Magnesium oxide (MgO), a source of magnesium, is a hygroscopic solid mineral with a shiny white color, energy band gap, Eg=4.1–6.2eV, lattice parameters a=b=c=4.24nm, boiling point = 3,870 K, melting point = 3,098 K, and density = 3.6 gm/cm3. In nature, it occurs in the form of periclase from which it is extracted using different metallurgical processes. Its empirical formula is MgO. MgO is composed of lattice of Mg2+ ions and O2− ions and these constituents are held together by ionic bonding (Karthik, 2017; Fu, 2005).
Figure 1. The crystal structure of MgO showing the octahedral co-ordination of the Mg and O ions.
Figure-1 depicts the pictorial representation of MgO unit cell.
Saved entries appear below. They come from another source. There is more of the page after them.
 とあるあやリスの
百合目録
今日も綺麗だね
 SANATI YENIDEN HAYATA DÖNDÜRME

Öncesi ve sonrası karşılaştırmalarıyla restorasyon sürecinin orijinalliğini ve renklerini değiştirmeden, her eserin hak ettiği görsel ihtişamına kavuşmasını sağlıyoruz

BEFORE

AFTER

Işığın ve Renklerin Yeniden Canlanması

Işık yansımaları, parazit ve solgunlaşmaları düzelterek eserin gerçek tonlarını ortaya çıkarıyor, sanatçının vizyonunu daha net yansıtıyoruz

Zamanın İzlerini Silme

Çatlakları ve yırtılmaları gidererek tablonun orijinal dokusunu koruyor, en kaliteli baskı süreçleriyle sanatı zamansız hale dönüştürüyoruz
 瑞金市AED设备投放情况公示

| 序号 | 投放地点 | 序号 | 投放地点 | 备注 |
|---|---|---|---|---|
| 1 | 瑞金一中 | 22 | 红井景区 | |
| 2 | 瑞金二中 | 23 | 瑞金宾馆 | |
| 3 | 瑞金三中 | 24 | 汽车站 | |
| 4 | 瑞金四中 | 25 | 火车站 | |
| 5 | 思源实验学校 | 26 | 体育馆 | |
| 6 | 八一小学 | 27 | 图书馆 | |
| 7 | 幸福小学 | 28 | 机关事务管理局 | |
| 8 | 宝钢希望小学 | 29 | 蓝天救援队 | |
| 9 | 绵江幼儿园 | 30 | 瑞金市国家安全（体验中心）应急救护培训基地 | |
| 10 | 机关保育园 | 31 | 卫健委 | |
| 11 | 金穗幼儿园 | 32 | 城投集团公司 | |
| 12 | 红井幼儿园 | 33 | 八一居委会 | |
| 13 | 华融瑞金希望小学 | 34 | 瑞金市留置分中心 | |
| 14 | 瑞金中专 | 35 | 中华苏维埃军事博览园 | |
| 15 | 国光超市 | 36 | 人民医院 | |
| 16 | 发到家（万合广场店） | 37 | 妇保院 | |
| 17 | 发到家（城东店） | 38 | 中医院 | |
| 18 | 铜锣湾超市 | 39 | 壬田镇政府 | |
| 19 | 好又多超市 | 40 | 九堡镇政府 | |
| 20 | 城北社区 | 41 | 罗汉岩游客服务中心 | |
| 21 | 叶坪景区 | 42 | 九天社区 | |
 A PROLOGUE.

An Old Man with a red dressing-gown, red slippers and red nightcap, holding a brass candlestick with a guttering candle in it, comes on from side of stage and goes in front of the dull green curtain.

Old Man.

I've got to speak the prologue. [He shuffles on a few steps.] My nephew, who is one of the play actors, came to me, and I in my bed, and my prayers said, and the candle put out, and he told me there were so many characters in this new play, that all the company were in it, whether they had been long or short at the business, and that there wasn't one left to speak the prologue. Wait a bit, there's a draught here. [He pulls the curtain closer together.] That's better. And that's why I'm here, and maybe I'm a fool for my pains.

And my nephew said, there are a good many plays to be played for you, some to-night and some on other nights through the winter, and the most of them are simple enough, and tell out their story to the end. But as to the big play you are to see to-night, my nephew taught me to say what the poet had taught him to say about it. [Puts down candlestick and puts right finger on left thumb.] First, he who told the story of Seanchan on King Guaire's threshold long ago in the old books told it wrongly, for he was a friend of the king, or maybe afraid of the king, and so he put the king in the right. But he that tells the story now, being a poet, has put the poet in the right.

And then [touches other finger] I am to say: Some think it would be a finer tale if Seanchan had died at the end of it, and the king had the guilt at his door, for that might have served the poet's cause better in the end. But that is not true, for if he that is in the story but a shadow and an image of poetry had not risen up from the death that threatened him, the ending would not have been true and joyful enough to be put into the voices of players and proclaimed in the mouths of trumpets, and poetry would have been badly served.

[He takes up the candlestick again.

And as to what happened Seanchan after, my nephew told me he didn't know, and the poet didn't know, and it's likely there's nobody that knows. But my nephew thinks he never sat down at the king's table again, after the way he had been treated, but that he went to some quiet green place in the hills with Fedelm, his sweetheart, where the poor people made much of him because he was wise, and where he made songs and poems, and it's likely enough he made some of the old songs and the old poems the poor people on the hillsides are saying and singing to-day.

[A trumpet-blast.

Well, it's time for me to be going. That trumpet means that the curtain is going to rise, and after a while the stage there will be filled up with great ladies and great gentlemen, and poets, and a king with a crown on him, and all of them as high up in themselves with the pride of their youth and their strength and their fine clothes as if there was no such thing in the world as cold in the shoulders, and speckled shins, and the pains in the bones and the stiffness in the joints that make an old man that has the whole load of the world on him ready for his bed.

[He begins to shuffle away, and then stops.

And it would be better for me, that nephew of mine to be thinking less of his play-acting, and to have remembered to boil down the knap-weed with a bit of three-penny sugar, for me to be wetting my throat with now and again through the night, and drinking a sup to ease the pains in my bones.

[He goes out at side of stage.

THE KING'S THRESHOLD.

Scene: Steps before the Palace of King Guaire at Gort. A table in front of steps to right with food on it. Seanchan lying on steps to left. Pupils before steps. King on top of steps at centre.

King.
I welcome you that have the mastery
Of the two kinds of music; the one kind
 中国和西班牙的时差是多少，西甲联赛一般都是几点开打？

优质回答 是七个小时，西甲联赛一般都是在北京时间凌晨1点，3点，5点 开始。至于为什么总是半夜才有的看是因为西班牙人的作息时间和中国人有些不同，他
The structure of MgO may be characterized as a cubic close packed arrangement of oxygen ions having magnesium ions at the octahedral sites. The Mg2+ ions as well as the O2- ions are organized in a face-centred cubic (F.C.C.) pattern with lattice parameters. Each ion in the structure is octahedrally surrounded by six similar ions of other type. A regular three-dimensional array is formed with coordination number of six for both the types of ions.
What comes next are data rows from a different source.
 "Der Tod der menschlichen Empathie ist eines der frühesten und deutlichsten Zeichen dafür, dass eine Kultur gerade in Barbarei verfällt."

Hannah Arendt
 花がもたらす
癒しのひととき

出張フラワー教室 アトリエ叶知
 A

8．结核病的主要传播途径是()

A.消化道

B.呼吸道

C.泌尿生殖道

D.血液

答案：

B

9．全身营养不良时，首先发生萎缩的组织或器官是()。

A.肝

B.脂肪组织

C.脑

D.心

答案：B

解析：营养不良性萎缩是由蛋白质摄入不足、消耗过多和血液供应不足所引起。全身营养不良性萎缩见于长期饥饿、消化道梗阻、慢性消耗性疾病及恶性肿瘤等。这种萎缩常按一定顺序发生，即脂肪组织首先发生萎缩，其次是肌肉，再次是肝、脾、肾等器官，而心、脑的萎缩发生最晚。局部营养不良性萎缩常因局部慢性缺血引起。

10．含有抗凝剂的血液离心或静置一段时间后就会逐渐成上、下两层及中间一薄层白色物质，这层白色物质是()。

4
Among the family of metal oxides, magnesium oxide has a simple stoichiometry, simple crystal structure and owes good ionic character. On account of the high concentration of edge/corner sites and structural imperfections on surface, magnesium oxide nanostructures retain high specific surface and reactivity (Makhluf, 2005; Xu, 2004). For antibacterial activity, several methods have been employed to fabricate MgO nanostructures with different morphology and particle size. We have utilized two different methods namely hydrothermal method and sol-gel method for the fabrication of MgO nanoparticles.